Selected passage START
# People who play games on YouTube



## YouSir (Jun 14, 2017)

There are lots of them, any entertaining recommendations? Been finding it to be good background noise, plus some are quite funny.

I'll start off with NorthernLion and Dan Gheesling - a Canadian and an American, nothing you really need to watch but a good line in talking nonsense while they play stuff. Currently teaming up for Player Unknown's Battlegrounds, which I've enjoyed.


----------



## snadge (Jun 14, 2017)

Watch DarksydePhil, he's fucking hilarious, for all the wrong reasons of course.


----------



## Jackobi (Jun 14, 2017)

Robbaz is always good for a laugh.


----------



## Ranu (Jun 17, 2017)

I like ManyATrueNerd


----------



## NoXion (Jun 17, 2017)

I like myself a bit of Markiplier.


----------



## Nine Bob Note (Jun 17, 2017)
Selected passage END
# What this exercise asks
[1] Translate this sentence from the thread about YouTube gaming channels into Spanish: "Robbaz is always good for a laugh."
[2] In the thread about YouTube gaming channels, which game are NorthernLion and Dan Gheesling currently teaming up to play?
[3] Decide whether each statement agrees with the thread about YouTube gaming channels, and support each answer with the deciding words from the thread.
(a) YouSir describes NorthernLion and Dan Gheesling as a Canadian and an American.
(b) snadge finds DarksydePhil funny in the way the creator intends.
(c) Ranu names Markiplier as a favorite.
The items that come next have no connection to the thread about YouTube gaming channels.
Supplied records START
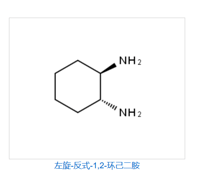 (1R,2R)-(-)-1,2-Diaminocyclohexane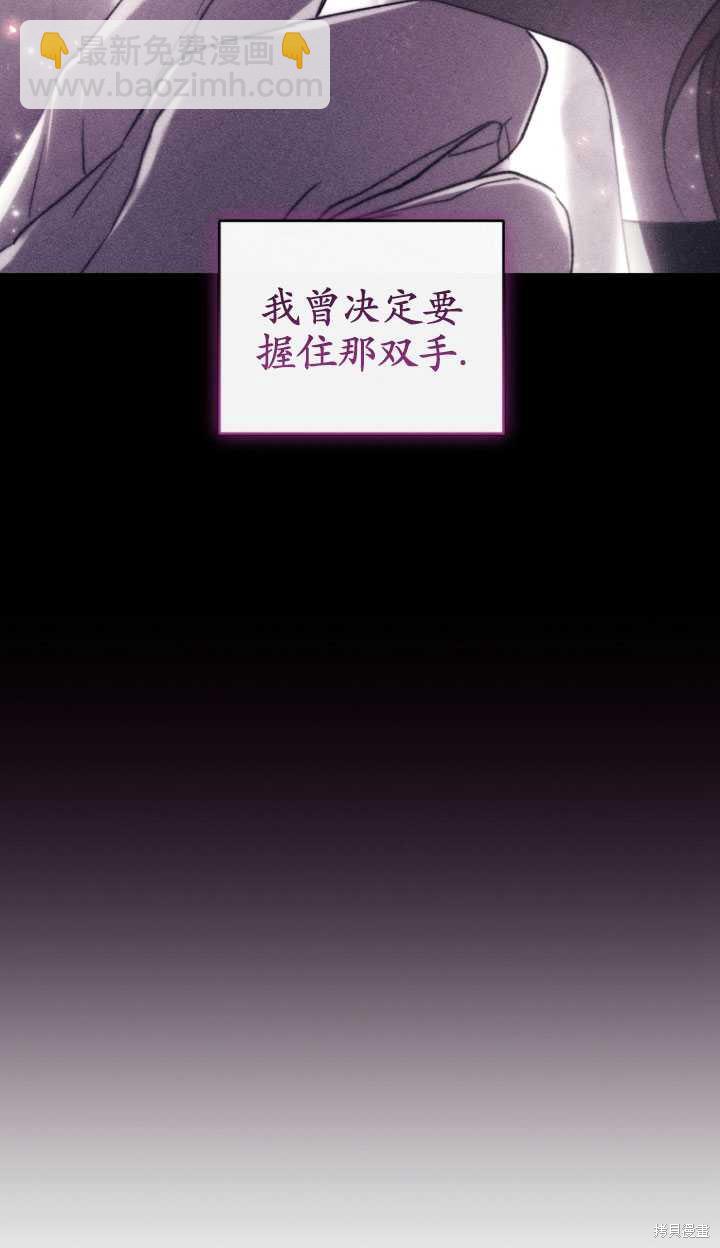 🍲重生小姐 第41话 第13页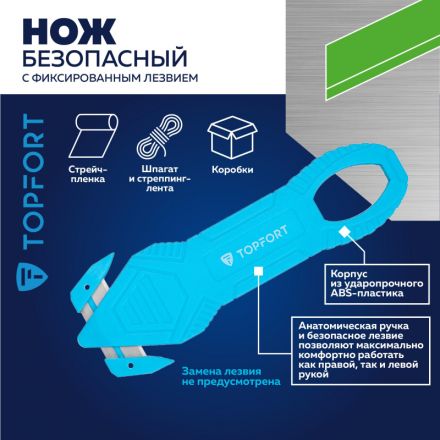 Нож д/вскр.упак.матер. TOPFORT без возможности замены лезвия Нож д/вскр.упак.матер. TOPFORT без возможности замены лезвия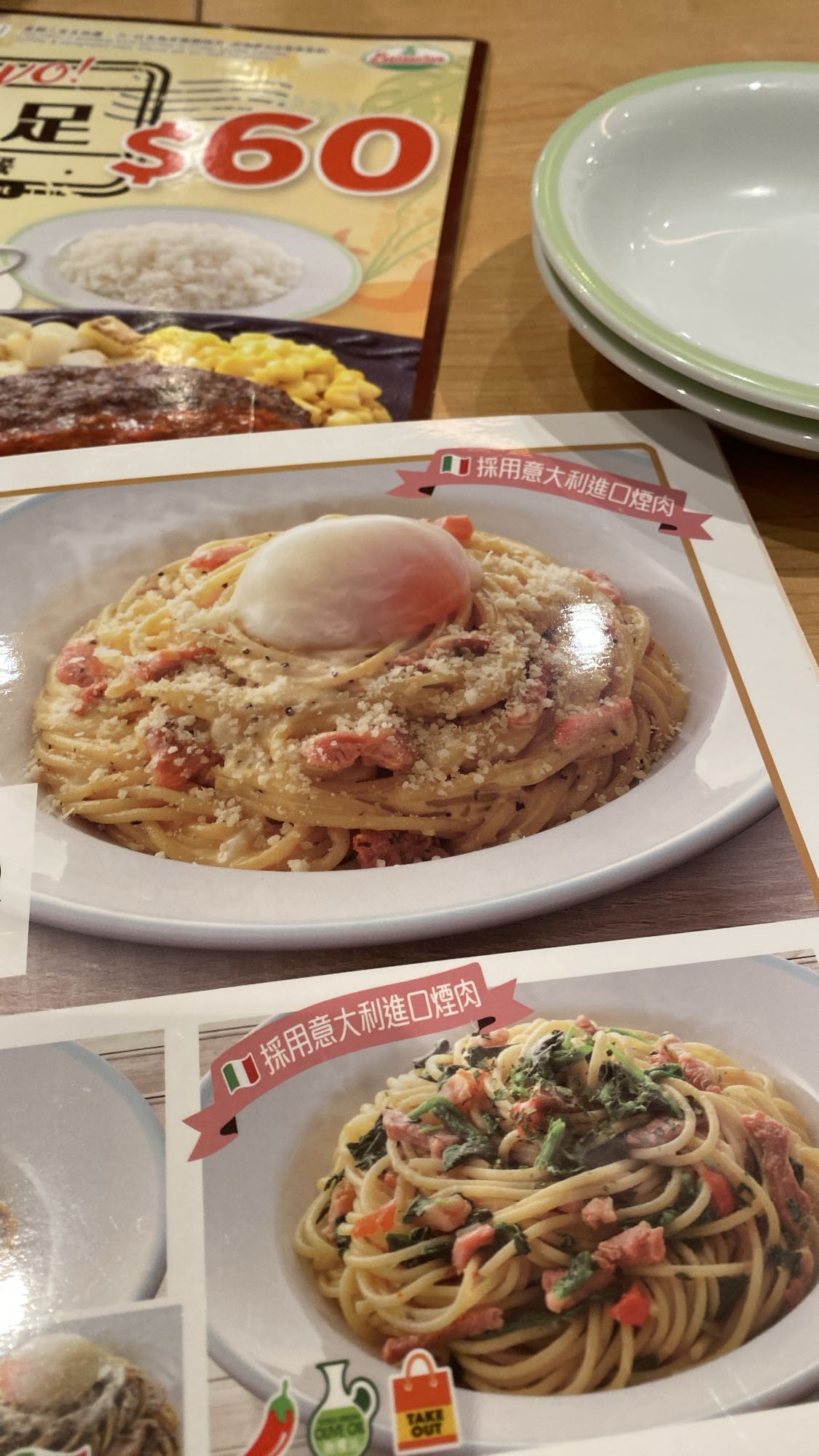 意大利煙肉奶油意粉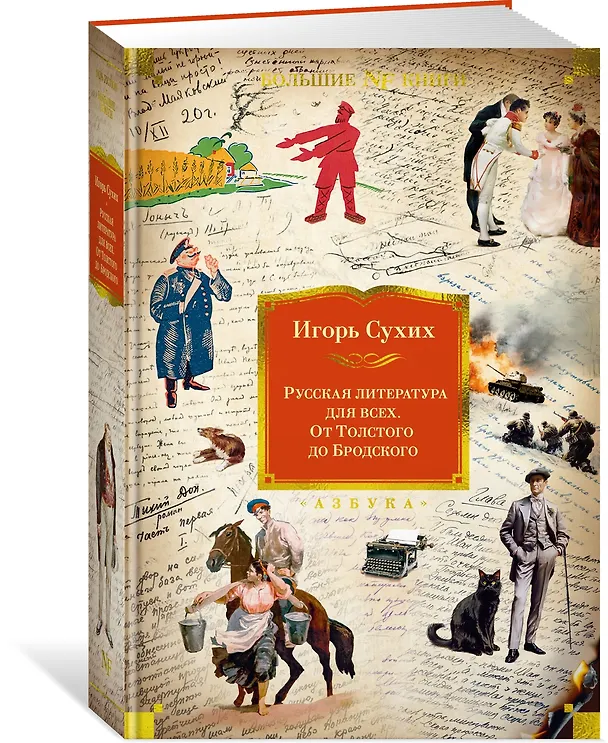 Книга Русская литература для всех. От Толстого до Бродского (Игорь Сухих) — 4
Supplied records END
# Answers to the problems
[1] Robbaz siempre es garantía de unas buenas risas.

[2] Player Unknown's Battlegrounds.

[3]
(a) Yes: "a Canadian and an American"
(b) No: "for all the wrong reasons of course"
(c) No: "I like ManyATrueNerd"